Okay. And then can you give me a sense as to what bad debt expense was in the quarter, that runs through the income statement in addition to the total bad debt accrual?

Yes, the bad debt expense in the quarter was about -- was just over $2 million or so in the quarter. That's how much we have, it's in G&A.

So $2 million of -- okay. So $2 million. And where is that running relative to your expectations?

It's right on what we expected, within our own modeling for 2008.

Okay, so, all right.

(multiple speakers)

$2 million for the quarter.

Probably if you are going to work with a number, I would say use $2.2 million, around there.

Okay. Thank you very much.

I'm sorry, Bob, that's -- sorry. You're welcome.
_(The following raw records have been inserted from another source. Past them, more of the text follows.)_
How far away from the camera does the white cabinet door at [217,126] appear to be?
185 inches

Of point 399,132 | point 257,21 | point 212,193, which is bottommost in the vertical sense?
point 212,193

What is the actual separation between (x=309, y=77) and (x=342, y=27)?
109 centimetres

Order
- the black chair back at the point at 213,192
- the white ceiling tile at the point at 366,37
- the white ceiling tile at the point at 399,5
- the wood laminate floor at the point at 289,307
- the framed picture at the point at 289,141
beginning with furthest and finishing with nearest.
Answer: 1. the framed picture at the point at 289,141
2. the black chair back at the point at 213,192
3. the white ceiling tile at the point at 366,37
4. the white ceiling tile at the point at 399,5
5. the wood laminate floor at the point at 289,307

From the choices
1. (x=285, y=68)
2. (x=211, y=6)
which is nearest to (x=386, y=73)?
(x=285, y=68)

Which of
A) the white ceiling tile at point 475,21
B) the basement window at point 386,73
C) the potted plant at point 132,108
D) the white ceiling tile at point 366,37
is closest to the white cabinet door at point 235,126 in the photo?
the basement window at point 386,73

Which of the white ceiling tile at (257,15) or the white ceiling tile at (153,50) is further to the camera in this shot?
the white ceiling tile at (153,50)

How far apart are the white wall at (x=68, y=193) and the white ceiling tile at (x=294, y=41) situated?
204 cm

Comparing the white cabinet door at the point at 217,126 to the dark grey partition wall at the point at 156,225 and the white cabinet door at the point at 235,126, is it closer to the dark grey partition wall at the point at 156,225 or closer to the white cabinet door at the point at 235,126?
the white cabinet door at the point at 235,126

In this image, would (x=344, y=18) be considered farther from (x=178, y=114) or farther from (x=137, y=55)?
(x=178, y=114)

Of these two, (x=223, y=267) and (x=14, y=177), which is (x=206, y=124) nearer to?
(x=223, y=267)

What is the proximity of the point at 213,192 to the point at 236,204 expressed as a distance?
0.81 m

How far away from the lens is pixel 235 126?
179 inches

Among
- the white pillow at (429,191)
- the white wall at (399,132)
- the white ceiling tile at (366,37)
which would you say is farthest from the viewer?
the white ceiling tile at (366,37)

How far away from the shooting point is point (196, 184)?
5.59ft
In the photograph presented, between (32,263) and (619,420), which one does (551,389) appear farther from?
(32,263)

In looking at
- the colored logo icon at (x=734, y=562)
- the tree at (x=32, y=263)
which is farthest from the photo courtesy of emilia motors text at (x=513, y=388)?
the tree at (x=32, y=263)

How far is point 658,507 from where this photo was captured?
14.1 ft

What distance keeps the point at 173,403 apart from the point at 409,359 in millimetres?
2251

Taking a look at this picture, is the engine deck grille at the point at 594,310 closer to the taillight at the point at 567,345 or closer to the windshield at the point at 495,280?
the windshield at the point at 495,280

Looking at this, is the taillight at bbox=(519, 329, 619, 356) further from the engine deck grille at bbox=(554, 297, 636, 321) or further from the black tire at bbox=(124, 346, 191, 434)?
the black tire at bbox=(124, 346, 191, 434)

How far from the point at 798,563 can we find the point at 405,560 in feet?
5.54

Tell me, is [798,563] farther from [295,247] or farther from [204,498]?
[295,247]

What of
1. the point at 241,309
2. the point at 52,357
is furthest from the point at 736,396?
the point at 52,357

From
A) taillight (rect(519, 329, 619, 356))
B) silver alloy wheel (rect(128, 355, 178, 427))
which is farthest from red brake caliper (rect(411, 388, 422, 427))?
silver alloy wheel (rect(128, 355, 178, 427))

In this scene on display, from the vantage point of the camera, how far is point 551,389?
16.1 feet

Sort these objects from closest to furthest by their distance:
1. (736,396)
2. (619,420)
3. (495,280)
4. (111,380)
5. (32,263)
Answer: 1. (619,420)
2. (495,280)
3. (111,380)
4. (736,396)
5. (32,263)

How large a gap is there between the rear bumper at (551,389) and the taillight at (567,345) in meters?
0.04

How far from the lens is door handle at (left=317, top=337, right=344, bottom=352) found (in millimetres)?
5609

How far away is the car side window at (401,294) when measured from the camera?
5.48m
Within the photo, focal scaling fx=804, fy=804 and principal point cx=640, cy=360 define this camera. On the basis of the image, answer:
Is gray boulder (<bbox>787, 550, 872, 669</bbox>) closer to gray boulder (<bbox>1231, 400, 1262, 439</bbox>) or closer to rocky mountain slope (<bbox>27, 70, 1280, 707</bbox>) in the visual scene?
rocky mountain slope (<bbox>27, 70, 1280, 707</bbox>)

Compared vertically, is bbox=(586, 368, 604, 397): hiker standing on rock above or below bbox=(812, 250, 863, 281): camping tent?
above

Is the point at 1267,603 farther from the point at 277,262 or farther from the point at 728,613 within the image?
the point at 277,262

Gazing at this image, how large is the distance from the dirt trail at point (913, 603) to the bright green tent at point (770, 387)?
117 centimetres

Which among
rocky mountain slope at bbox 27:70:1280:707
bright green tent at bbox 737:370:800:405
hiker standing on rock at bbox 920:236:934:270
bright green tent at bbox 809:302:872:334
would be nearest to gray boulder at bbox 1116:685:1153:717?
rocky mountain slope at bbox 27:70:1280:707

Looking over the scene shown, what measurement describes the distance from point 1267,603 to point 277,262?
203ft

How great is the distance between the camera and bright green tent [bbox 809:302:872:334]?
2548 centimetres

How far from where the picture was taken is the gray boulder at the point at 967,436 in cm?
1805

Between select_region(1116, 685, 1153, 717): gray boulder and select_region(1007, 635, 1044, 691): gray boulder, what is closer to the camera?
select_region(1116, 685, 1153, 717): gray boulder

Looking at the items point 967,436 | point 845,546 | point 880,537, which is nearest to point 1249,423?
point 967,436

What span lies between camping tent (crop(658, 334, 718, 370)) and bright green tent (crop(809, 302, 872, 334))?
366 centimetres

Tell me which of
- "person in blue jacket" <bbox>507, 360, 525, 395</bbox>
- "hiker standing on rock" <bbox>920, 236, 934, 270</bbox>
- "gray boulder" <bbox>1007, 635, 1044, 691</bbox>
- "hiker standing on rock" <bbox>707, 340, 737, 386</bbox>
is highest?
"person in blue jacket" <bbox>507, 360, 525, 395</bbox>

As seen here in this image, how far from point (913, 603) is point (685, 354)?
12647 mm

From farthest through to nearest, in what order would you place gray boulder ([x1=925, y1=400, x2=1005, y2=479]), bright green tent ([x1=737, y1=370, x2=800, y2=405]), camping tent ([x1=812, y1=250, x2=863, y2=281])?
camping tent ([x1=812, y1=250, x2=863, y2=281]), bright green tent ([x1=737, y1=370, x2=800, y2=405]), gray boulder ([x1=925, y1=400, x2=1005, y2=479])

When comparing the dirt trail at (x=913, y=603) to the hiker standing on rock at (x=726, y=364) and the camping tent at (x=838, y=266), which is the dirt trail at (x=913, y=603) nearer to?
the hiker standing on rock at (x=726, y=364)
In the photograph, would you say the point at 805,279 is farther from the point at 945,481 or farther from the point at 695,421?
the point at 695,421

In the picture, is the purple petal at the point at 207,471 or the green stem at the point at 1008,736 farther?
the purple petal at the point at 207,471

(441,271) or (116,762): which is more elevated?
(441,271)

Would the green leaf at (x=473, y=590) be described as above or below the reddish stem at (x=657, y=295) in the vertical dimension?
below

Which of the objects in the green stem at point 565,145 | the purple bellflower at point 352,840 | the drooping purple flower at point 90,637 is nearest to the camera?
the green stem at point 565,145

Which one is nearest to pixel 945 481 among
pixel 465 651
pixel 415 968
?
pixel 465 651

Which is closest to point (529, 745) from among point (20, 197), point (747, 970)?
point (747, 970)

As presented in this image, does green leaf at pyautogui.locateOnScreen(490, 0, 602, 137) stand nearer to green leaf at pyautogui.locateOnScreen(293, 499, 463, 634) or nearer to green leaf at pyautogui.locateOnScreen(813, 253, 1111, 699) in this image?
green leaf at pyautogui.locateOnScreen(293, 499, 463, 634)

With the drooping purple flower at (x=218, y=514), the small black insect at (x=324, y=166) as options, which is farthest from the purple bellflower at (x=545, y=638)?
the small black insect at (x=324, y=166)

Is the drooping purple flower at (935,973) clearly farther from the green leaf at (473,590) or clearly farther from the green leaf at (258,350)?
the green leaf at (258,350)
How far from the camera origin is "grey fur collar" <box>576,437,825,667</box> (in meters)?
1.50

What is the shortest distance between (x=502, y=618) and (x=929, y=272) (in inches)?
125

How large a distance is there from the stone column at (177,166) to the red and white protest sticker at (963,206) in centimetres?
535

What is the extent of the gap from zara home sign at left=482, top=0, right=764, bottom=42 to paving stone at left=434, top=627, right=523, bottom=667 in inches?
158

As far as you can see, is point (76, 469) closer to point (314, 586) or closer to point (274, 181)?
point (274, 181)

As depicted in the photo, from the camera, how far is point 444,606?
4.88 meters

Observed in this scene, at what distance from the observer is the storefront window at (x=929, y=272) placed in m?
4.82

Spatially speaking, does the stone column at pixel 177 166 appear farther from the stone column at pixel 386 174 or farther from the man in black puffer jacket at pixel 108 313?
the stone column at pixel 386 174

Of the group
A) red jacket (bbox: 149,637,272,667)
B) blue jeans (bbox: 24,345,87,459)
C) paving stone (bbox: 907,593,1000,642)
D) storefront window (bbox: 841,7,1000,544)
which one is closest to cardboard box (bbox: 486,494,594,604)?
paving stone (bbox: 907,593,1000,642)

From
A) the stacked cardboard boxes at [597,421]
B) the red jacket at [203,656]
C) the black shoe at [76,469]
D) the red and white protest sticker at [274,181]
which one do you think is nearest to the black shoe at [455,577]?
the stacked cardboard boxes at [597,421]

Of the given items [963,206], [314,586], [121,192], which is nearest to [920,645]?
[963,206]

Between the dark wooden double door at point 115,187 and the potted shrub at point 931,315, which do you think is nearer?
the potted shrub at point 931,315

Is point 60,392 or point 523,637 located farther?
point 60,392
(OPERATOR INSTRUCTIONS). There are no further questions in the queue at this time.

So, let me thank you for your time today. We appreciate your support. We, the management team here, are fully committed to increasing the shareholder value and we will update you going forward on our progress. Thank you.

Ladies and gentlemen, if you joined the conference late today, you may listen to the conference on digital replay, which will be available from April 29 to May 13, 2008 on 888-286-8010 or 617-801-6888 with pass code 50515401. This does conclude today's cup presentation, and you may now disconnect. Have a great day.